Task directions: Report how many of the lines below contain the string "this", treating uppercase and lowercase as different. Give only the number.

# START OF Source data

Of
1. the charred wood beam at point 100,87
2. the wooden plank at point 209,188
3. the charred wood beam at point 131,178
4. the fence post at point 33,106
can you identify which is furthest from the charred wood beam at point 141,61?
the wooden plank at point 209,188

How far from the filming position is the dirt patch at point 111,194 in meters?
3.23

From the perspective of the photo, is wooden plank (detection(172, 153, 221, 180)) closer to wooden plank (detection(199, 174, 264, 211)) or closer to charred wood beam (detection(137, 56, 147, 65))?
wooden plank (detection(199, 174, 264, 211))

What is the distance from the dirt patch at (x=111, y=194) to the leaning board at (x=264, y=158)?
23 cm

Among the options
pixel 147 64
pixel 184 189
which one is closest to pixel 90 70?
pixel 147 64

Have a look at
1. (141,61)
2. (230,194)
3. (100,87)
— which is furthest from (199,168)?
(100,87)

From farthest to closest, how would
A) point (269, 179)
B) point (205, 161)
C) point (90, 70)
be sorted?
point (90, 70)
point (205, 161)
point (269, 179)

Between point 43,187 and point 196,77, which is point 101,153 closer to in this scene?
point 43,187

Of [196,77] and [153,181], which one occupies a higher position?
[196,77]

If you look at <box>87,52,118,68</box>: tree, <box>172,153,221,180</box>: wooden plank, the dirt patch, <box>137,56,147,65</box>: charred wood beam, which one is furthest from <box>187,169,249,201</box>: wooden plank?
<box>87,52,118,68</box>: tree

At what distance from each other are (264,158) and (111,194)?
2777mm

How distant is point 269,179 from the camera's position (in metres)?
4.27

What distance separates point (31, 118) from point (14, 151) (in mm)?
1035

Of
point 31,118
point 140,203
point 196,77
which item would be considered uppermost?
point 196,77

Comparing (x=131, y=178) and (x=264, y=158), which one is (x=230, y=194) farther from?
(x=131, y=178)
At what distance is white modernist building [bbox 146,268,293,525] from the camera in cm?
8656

# END OF Source data
# START OF Source data

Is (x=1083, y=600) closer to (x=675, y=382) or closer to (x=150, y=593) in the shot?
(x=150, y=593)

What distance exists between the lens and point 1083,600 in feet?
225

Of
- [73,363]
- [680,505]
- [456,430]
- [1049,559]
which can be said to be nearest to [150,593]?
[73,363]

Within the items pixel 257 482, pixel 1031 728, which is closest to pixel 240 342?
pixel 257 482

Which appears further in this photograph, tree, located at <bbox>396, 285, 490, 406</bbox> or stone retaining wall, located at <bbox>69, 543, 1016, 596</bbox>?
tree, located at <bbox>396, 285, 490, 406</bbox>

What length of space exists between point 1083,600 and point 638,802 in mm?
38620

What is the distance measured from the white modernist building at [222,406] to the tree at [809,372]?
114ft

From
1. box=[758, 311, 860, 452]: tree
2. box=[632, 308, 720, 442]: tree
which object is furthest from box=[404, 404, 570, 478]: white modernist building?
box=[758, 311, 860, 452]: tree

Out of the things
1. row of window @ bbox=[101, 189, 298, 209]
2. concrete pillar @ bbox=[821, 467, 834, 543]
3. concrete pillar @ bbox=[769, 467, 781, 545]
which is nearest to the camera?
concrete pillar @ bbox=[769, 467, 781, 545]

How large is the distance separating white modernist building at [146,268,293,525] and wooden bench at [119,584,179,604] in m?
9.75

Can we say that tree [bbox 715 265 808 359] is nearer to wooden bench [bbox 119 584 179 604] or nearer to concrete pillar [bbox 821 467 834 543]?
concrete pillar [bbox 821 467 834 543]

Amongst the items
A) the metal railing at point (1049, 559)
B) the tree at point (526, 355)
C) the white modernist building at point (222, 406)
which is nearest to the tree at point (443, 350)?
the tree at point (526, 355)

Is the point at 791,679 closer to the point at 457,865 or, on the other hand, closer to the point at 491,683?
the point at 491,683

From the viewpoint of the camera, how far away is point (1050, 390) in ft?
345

# END OF Source data

Task solution: 2